Ganz anders sieht es in den EU-Mitgliedern der Region in der
Industrie aus, die nach wie vor in einer Rezession steckt, die sich
vor allem aus der tiefen Krise der deutschen Industrie erklärt.
Insbesondere die Visegrád-Staaten sind eng mit ihr verflochten. „Das
begrenzt die Wachstumsaussichten all jener Länder, die zum
Industrie-Cluster rund um die Bundesrepublik gehören“, erläutert
Astrov.
Für 2024 prognostiziert das wiiw den EU-Mitgliedern der Region ein
Wachstum von durchschnittlich 2,6%, das 2025 auf 3% anziehen sollte.
Damit dürften sie die heuer beinahe stagnierende Eurozone (0,6%)
wieder deutlich überflügeln und auch im nächsten Jahr fast doppelt so
stark wachsen wie diese (1,6%).
Die Visegrád-Staaten Polen, Tschechien, die Slowakei und Ungarn
sowie Slowenien werden heuer mit im Durchschnitt 2,6% expandieren und
ihr Wachstum 2025 auf 3,1% steigern können. Spitzenreiter beim
Wachstum unter den östlichen EU-Mitgliedern ist Polen, und zwar
sowohl heuer (3,3%) als auch im nächsten Jahr (3,6%). Die
südosteuropäischen EU-Mitglieder Rumänien (3,0%) und Kroatien (3,0%)
werden 2024 ebenfalls stark wachsen. Dort stützen nicht zuletzt
Mittelzuflüsse aus dem Corona-Wiederaufbaufonds NextGeneration EU und
im Falle Kroatiens auch der florierende Tourismus die Konjunktur. Die
sechs Staaten am Westbalkan werden heuer im Schnitt um 3,2%
expandieren, die Türkei um 3,4%.
Die Erholung der kriegsgeplagten Ukraine dürfte sich heuer mit
einem Wachstum von 2,7% abschwächen.
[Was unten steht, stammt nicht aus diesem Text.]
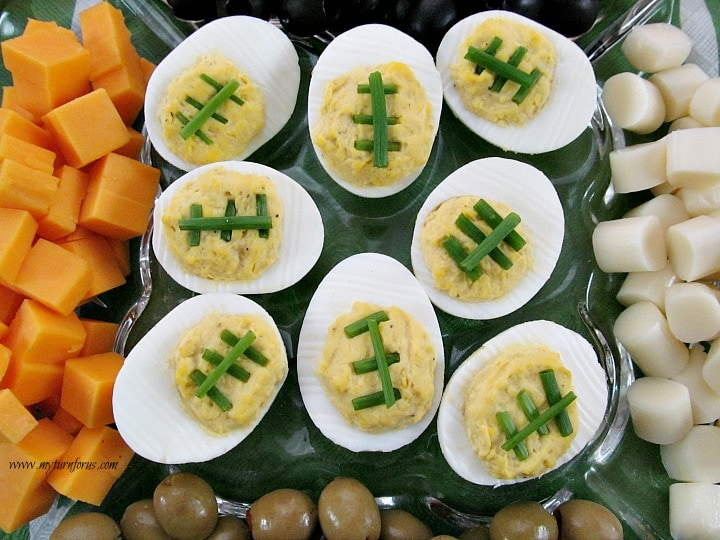 how to make deviled eggs look like footballs my turn for us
Gegenüber der Frühjahrsprognose
ist das eine Revision nach unten um 0,5 Prozentpunkte. Die Zerstörung
der ukrainischen Energieinfrastruktur durch russische Luftangriffe
wird in diesem und im nächsten Jahr schwer auf der Wirtschaft lasten.
Bei Aggressor Russland gibt es hingegen eine Revision nach oben um
0,4 Prozentpunkte. Damit dürfte das immer mehr auf Kriegswirtschaft
ausgerichtete Land heuer mit 3,2% ähnlich stark wachsen wie 2023
(3,6%).
Zwtl.: Geopolitische Risiken bleiben erheblich
Die größten Risiken für die Prognose ergeben sich aus der
Geopolitik. „Ein Wahlsieg Donald Trumps bei der
US-Präsidentschaftswahl im November könnte zu einem intensivierten
Handelskrieg der USA mit China und möglicherweise auch mit der EU
führen. Das würde die kleinen, offenen Volkswirtschaften in
Ostmitteleuropa besonders hart treffen. Zudem könnte auch das
Vertrauen der Investoren in die Region erodieren, sollte Trump die
US-Sicherheitsgarantie für Europa in Frage stellen“, analysiert
Astrov und fügt hinzu: „Besorgniserregend ist natürlich auch die
Aussicht auf eine französische Regierung unter Führung des
rechtsextremen Rassemblement National von Marine Le Pen nach den
Parlamentswahlen.“
Zwtl.: Ukraine: Wirtschaft leidet unter Zerstörung der
Energieversorgung
Ganz besonders für die Ukraine, da eine von den Rechtspopulisten
geführte neue Regierung in Paris die dringend benötigte westliche
Unterstützung des Landes zumindest sehr erschweren könnte. Angesichts
eines voraussichtlichen Budgetdefizits von 18% des BIP im heurigen
Jahr, das zum Großteil durch ausländische Finanzhilfen gedeckt werden
muss, wäre ein solches Szenario äußerst problematisch. Wirtschaftlich
haben sich die Aussichten für die Ukraine ohnehin eingetrübt. Obwohl
das Land im ersten Quartal vor allem durch den wieder offenen
Exportweg über das Schwarze Meer laut offiziellen Schätzungen um
solide 4,5% expandierte, führt die systematische Zerstörung der
Energieversorgung durch russische Raketen mittlerweile zu
regelmäßigen Stromabschaltungen im ganzen Land. Das wiiw hat daher
seine Wachstumsprognose für 2024 um 0,5 Prozentpunkte auf 2,7%
reduziert. „Mittlerweile wurde bereits die Hälfte der ukrainischen
Energieinfrastruktur bei russischen Raketenangriffen zerstört, und
die Zerstörungen gehen weiter. Ohne Strom wird sich die ukrainische
Wirtschaft aber nur schwer erholen können. Umso wichtiger sind daher
ausreichende Lieferungen von westlichen Flugabwehrraketen“, betont
Olga Pindyuk, Ukraine-Expertin des wiiw.
Zwtl.: Russlands Kriegswirtschaft am Zenit, US-Sanktionsdrohungen
wirken
Russlands Wirtschaft boomt hingegen, operiert aber zunehmend an
der Kapazitätsgrenze. Gegenüber der Frühjahrsprognose hebt das wiiw
seine Konjunkturprognose für 2024 um 0,4 Prozentpunkte auf 3,2% an.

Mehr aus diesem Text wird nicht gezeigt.